Here's the copy from the Reusse blog entry:
Brewster: Accurate, not truthful
Saturday, April 18, 2009
Here’s an admission: I was signed up for Twitter by both AM1500 and the Star Tribune. Any messages you receive under my name are generic. I don't know how to use the darn things.
This doesn't prevent my receiving a handful of messages daily in the AM 1500 and Star Tribine e-mail accounts that indicate an individual is following me on Twitter.
There was a thrilling revelation in my Strib account on Friday when the information arrived that Lindsay Whalen was following me on Twitter. Gadzooks! My favorite female athlete of all-time following me on Twitter.
If only I knew exactly what that meant, or how you would go back to responding.
We’ve had Julio Ojeda-Zapata, the technology writer for the St. Paul Pioneer Press, on “Reusse and Company’’ a few times since the morning show started on Jan. 12. Julio has written a book on Twitter. He’s explained and explained in our radio interviews, but all I’ve rally picked up is when you send a message on this service it’s a Tweet, not a Twitter.
You might have noticed the Star Tribune’s CJ was all over Twitter-gate this weekend. This involves a Tweet posted by Tim Brewster, the Gophers football coach, that read: “How would you like to wake up in the morning and look in the mirror … if your Fat Pat.’’
Coach Brew had some trouble with the “your’’ and the “you’re’’ part of the message, and could have used a question mark, but he was appealing to his base – true, maroon Gophers’ fans who don’t feel as if I’ve been completely supportive of U of M athletics in print or on the airwaves.
And you can’t blame a fellow for appealing to his base.
We discussed Brewster’s Tweet early on Friday’s show. I said something such as, “Gosh, I thought Coach Brew and I had cuddled and made up when we had a sitdown in his office this winter, but apparently it didn’t go as well as I had thought.’’
Jay Kolls said: “It couldn’t have been you to whom he was referring in this one-liner. Maybe it was Pat Williams?’’
And then we went to Bob Berglund with the 5:35 a.m. news.

__The input__:
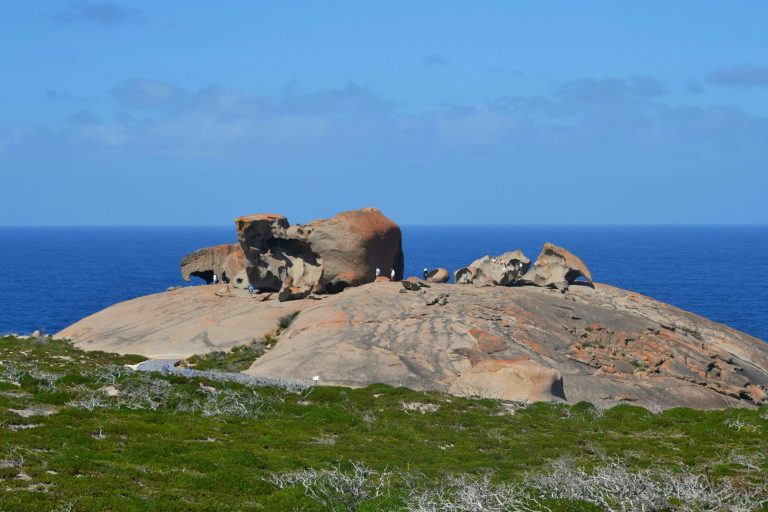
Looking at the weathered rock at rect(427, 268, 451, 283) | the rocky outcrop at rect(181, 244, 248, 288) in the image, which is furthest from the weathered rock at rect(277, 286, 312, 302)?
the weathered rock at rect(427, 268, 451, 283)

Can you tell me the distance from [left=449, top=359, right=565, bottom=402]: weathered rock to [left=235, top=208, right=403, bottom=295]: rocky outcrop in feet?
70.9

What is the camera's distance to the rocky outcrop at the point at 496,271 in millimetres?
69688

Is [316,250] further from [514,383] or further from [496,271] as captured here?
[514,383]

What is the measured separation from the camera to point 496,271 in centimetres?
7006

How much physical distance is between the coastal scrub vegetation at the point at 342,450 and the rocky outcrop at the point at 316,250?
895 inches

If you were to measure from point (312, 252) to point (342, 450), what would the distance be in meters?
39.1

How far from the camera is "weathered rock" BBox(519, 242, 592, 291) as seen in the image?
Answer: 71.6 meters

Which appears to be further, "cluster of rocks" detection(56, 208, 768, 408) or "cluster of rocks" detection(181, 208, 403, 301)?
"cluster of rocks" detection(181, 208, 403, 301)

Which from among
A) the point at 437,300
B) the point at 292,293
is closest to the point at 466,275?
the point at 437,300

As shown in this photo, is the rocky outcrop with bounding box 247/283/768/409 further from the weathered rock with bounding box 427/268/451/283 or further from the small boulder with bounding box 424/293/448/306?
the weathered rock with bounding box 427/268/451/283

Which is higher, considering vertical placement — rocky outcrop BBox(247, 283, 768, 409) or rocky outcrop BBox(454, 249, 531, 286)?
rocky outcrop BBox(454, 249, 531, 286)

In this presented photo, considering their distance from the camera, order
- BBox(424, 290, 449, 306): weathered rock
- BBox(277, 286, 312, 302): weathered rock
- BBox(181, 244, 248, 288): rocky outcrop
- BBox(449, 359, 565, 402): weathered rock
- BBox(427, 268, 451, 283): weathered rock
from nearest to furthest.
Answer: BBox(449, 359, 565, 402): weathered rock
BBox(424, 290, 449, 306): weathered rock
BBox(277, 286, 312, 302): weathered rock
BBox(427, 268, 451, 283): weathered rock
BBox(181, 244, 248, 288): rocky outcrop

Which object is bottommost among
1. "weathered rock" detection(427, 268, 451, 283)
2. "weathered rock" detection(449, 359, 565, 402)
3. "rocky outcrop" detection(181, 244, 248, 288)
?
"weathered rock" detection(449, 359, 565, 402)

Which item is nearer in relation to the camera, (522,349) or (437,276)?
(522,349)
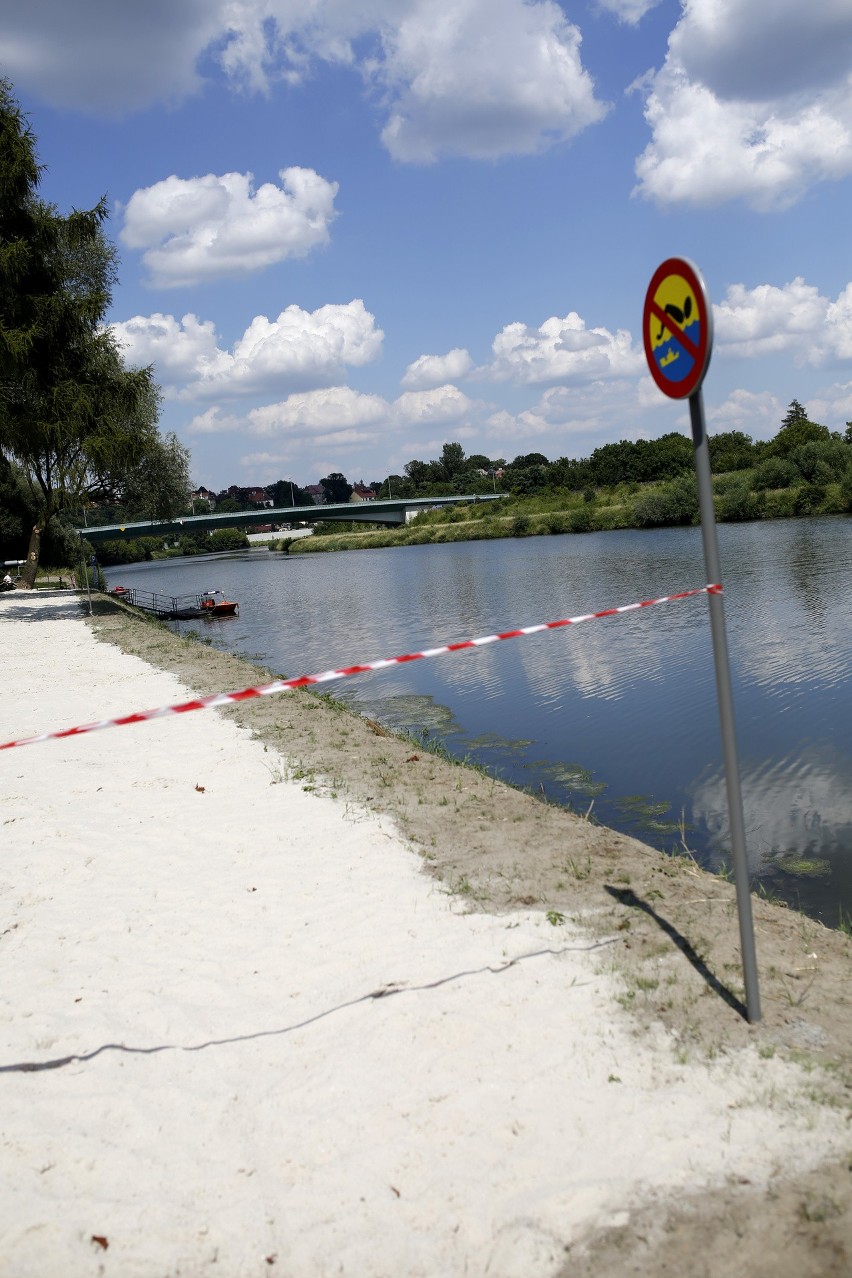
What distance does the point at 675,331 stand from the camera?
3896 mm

--

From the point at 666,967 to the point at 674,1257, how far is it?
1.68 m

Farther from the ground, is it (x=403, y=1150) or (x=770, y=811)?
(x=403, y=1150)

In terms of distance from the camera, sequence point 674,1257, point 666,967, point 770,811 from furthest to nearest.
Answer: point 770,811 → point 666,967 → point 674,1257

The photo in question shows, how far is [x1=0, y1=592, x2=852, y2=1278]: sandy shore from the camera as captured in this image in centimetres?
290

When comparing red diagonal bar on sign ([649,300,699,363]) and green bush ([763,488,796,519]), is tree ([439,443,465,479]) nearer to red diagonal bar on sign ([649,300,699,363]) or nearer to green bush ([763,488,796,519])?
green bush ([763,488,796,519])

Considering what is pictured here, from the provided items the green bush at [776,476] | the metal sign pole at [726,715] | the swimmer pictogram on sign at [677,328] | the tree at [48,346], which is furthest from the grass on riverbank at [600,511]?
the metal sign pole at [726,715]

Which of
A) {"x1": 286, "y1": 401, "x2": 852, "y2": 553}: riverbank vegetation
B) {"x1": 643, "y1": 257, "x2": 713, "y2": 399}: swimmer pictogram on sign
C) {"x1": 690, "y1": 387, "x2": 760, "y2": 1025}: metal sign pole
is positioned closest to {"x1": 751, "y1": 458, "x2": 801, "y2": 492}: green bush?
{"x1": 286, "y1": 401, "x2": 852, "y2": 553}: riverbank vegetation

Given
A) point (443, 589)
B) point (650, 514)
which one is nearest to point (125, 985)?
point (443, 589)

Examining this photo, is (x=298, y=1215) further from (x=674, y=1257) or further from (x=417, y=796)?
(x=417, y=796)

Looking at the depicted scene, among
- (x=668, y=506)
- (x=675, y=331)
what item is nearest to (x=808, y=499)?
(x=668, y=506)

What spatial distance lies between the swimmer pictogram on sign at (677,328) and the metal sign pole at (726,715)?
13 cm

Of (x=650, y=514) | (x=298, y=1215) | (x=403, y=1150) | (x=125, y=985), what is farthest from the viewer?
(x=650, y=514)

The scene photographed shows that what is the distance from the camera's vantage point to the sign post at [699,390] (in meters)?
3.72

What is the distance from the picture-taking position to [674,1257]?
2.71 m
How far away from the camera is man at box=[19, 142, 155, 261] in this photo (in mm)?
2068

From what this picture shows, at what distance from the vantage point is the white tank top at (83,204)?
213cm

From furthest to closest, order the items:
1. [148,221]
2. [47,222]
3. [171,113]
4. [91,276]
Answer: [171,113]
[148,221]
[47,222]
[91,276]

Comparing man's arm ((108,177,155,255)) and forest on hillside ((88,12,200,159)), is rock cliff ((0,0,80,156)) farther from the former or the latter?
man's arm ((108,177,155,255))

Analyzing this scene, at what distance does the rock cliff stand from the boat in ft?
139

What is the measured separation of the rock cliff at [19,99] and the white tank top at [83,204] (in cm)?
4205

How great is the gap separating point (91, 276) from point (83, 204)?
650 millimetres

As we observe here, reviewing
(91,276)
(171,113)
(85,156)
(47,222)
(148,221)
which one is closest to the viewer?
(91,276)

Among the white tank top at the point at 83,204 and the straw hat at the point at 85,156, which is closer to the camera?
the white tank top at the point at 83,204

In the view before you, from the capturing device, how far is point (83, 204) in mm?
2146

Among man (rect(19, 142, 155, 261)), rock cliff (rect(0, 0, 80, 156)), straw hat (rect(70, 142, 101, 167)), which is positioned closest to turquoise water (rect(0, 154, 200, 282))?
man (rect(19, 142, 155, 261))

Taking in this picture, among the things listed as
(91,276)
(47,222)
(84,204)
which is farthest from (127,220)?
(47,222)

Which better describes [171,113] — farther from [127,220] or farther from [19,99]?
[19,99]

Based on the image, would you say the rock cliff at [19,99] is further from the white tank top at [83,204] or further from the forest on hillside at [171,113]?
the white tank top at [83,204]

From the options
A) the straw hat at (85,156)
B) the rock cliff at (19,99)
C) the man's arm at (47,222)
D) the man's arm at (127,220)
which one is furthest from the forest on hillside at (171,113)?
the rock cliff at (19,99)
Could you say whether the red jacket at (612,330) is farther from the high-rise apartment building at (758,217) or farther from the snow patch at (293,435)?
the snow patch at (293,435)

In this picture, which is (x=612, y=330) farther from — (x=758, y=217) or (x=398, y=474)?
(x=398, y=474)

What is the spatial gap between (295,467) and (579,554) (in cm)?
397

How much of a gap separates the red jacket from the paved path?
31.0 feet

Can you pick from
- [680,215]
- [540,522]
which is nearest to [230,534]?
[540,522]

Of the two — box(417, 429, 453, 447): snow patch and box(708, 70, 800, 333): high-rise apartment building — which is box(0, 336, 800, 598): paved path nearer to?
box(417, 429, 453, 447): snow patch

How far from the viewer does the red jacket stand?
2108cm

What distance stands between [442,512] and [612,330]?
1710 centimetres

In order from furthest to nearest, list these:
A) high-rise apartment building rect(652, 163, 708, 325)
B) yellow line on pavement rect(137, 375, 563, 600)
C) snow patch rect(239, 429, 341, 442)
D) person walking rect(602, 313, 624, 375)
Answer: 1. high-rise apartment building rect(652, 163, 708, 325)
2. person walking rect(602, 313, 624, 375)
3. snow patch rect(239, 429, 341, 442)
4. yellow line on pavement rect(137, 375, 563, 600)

__Instruction 1__: List every person the Twitter blog entry names with both a first and a last name.
__Instruction 2__: In the first block of the listing, duplicate the stretch from the line containing "Looking at the weathered" through the line containing "Answer: 71.6 meters".

__Result 1__:
Lindsay Whalen
Julio Ojeda-Zapata
Tim Brewster
Jay Kolls
Pat Williams
Bob Berglund

__Result 2__:
Looking at the weathered rock at rect(427, 268, 451, 283) | the rocky outcrop at rect(181, 244, 248, 288) in the image, which is furthest from the weathered rock at rect(277, 286, 312, 302)?
the weathered rock at rect(427, 268, 451, 283)

Can you tell me the distance from [left=449, top=359, right=565, bottom=402]: weathered rock to [left=235, top=208, right=403, bottom=295]: rocky outcrop in feet?
70.9

What is the camera's distance to the rocky outcrop at the point at 496,271 in millimetres?
69688

Is [316,250] further from [514,383] or further from [496,271] as captured here?
[514,383]

What is the measured separation from the camera to point 496,271 in centimetres?
7006

How much physical distance is between the coastal scrub vegetation at the point at 342,450 and the rocky outcrop at the point at 316,250?
895 inches

If you were to measure from point (312, 252) to point (342, 450), what would the distance be in meters?
39.1

How far from the camera is "weathered rock" BBox(519, 242, 592, 291) as seen in the image?
Answer: 71.6 meters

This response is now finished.